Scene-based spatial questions

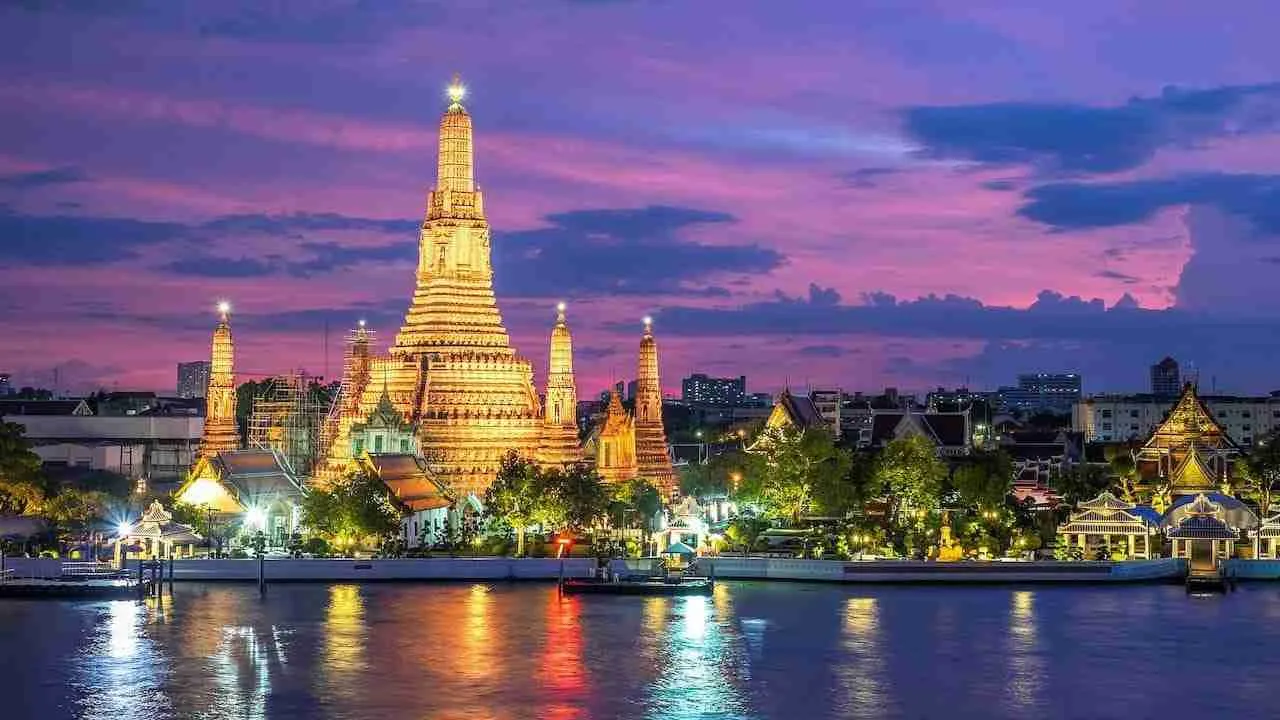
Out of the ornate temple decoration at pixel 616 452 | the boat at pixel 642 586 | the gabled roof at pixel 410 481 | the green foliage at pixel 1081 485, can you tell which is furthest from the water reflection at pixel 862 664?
the ornate temple decoration at pixel 616 452

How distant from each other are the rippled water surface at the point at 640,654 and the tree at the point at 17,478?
522 inches

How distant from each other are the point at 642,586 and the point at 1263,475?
3162 centimetres

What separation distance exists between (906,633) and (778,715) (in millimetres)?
15013

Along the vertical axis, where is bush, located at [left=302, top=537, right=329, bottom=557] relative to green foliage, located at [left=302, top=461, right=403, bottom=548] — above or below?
below

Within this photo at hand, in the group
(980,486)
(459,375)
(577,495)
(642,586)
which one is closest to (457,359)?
(459,375)

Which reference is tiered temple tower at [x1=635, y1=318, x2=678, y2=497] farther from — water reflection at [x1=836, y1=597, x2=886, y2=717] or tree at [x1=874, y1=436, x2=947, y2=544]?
water reflection at [x1=836, y1=597, x2=886, y2=717]

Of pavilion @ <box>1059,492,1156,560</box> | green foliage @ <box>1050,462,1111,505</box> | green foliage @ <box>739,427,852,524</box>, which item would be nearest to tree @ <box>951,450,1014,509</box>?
green foliage @ <box>1050,462,1111,505</box>

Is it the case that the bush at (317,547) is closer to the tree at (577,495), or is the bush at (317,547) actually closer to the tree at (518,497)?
the tree at (518,497)

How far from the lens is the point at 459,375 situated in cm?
8775

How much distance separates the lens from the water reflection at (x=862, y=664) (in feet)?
159

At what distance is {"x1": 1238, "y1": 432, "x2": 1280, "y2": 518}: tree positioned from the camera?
85875mm

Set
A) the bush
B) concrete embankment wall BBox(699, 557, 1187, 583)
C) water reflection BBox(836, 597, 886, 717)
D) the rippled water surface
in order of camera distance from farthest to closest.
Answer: the bush, concrete embankment wall BBox(699, 557, 1187, 583), water reflection BBox(836, 597, 886, 717), the rippled water surface

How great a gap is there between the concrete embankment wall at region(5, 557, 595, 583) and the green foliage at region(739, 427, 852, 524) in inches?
448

Directions:
Reproduce all of the material above word for word, from the first line to the last. Leave out the pictures.

Worked answer:
Out of the ornate temple decoration at pixel 616 452 | the boat at pixel 642 586 | the gabled roof at pixel 410 481 | the green foliage at pixel 1081 485, can you tell which is furthest from the water reflection at pixel 862 664?
the ornate temple decoration at pixel 616 452

How distant from each other are the rippled water surface at the point at 640,654 and the tree at the point at 17,478?
522 inches

How distant from each other are the point at 642,586 and the point at 1263,475?
3162 centimetres

What separation distance exists between (906,633) and (778,715) (in millimetres)?
15013

Along the vertical axis, where is bush, located at [left=302, top=537, right=329, bottom=557] relative to green foliage, located at [left=302, top=461, right=403, bottom=548] — above or below?
below

Within this photo at hand, in the group
(980,486)
(459,375)
(577,495)
(642,586)
which one is closest to (457,359)?
(459,375)

Which reference is tiered temple tower at [x1=635, y1=318, x2=678, y2=497] farther from — water reflection at [x1=836, y1=597, x2=886, y2=717] or tree at [x1=874, y1=436, x2=947, y2=544]?
water reflection at [x1=836, y1=597, x2=886, y2=717]

Of pavilion @ <box>1059,492,1156,560</box> | green foliage @ <box>1050,462,1111,505</box> | green foliage @ <box>739,427,852,524</box>, which item would be nearest to tree @ <box>951,450,1014,509</box>?
green foliage @ <box>1050,462,1111,505</box>

Is it the case that the bush at (317,547) is closer to the tree at (577,495), or is the bush at (317,547) actually closer to the tree at (518,497)?
the tree at (518,497)

How far from the lens is the point at 459,375 situated in cm?
8775

How much distance separates the lens from the water reflection at (x=862, y=664) (in feet)?
159

At what distance is {"x1": 1238, "y1": 432, "x2": 1280, "y2": 518}: tree positioned from the camera?
85875mm

Set
A) the bush
B) concrete embankment wall BBox(699, 557, 1187, 583)
C) water reflection BBox(836, 597, 886, 717)
D) the rippled water surface
in order of camera distance from farthest to closest.
Answer: the bush, concrete embankment wall BBox(699, 557, 1187, 583), water reflection BBox(836, 597, 886, 717), the rippled water surface

How great a gap is there between the concrete embankment wall at region(5, 557, 595, 583) and the green foliage at region(739, 427, 852, 524) in inches?
448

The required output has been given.